• WORK REQUEST: Only one stretch of the listing below is wanted. Begin at the line that has "genus: Sceloporus", stop after the line that has "common name: blue wildebeest", and repeat every line in between exactly.

Content starts

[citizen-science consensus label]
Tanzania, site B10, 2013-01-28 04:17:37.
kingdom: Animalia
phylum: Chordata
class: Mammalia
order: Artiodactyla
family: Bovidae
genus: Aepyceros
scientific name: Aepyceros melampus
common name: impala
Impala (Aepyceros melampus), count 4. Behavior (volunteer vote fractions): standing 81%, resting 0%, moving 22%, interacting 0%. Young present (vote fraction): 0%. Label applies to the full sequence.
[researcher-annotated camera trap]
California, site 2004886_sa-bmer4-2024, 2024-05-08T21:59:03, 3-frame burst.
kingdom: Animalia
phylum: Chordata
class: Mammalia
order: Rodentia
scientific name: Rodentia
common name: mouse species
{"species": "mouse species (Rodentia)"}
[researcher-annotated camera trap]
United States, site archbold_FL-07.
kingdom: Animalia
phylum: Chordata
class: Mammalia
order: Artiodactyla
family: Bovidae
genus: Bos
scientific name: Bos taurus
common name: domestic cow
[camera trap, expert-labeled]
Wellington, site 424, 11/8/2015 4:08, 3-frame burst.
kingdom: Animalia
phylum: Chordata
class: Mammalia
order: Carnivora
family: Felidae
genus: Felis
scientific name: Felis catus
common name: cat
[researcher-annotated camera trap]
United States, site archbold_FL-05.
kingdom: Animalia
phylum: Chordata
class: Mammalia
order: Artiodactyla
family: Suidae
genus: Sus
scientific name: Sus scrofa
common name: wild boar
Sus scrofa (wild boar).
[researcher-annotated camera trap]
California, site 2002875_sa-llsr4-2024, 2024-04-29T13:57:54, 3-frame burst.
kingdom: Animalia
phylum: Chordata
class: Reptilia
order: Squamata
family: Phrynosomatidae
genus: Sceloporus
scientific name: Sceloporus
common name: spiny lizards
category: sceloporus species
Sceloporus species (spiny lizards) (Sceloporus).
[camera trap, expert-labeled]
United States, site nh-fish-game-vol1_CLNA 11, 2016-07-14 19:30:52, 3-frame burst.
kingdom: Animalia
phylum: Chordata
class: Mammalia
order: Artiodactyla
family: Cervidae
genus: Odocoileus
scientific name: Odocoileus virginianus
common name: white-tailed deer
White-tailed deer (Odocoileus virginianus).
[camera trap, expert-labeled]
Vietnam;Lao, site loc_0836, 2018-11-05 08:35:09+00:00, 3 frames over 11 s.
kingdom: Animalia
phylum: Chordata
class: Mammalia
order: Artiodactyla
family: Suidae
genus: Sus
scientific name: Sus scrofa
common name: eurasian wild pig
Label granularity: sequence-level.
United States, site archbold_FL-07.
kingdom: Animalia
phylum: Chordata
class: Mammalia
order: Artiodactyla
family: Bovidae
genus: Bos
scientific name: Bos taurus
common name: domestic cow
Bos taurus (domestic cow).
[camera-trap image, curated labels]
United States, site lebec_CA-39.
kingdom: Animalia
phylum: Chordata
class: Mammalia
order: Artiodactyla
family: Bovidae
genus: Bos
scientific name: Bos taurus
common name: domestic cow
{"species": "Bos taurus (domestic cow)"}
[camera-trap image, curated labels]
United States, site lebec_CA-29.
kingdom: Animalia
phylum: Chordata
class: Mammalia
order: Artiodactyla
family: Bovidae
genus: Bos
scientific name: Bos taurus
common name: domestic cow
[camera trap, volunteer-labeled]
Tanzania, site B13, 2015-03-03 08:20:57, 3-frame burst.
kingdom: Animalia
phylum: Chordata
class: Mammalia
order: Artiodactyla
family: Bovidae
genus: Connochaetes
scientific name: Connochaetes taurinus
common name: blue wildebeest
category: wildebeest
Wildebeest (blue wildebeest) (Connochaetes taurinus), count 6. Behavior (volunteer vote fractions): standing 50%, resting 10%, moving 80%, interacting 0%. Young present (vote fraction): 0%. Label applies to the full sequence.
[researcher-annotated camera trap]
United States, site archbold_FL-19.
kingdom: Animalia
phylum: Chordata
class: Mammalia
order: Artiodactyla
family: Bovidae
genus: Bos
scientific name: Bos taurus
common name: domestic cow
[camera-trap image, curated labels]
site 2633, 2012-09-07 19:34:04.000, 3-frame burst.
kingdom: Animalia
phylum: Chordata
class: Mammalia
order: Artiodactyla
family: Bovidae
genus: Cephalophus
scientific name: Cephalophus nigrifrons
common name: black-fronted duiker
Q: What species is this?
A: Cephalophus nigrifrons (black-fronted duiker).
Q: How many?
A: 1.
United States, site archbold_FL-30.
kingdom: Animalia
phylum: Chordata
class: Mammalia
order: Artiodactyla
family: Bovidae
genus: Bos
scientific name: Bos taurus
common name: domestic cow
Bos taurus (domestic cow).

Content ends

• SOLUTION TO THE EXERCISE:
genus: Sceloporus
scientific name: Sceloporus
common name: spiny lizards
category: sceloporus species
Sceloporus species (spiny lizards) (Sceloporus).
[camera trap, expert-labeled]
United States, site nh-fish-game-vol1_CLNA 11, 2016-07-14 19:30:52, 3-frame burst.
kingdom: Animalia
phylum: Chordata
class: Mammalia
order: Artiodactyla
family: Cervidae
genus: Odocoileus
scientific name: Odocoileus virginianus
common name: white-tailed deer
White-tailed deer (Odocoileus virginianus).
[camera trap, expert-labeled]
Vietnam;Lao, site loc_0836, 2018-11-05 08:35:09+00:00, 3 frames over 11 s.
kingdom: Animalia
phylum: Chordata
class: Mammalia
order: Artiodactyla
family: Suidae
genus: Sus
scientific name: Sus scrofa
common name: eurasian wild pig
Label granularity: sequence-level.
United States, site archbold_FL-07.
kingdom: Animalia
phylum: Chordata
class: Mammalia
order: Artiodactyla
family: Bovidae
genus: Bos
scientific name: Bos taurus
common name: domestic cow
Bos taurus (domestic cow).
[camera-trap image, curated labels]
United States, site lebec_CA-39.
kingdom: Animalia
phylum: Chordata
class: Mammalia
order: Artiodactyla
family: Bovidae
genus: Bos
scientific name: Bos taurus
common name: domestic cow
{"species": "Bos taurus (domestic cow)"}
[camera-trap image, curated labels]
United States, site lebec_CA-29.
kingdom: Animalia
phylum: Chordata
class: Mammalia
order: Artiodactyla
family: Bovidae
genus: Bos
scientific name: Bos taurus
common name: domestic cow
[camera trap, volunteer-labeled]
Tanzania, site B13, 2015-03-03 08:20:57, 3-frame burst.
kingdom: Animalia
phylum: Chordata
class: Mammalia
order: Artiodactyla
family: Bovidae
genus: Connochaetes
scientific name: Connochaetes taurinus
common name: blue wildebeest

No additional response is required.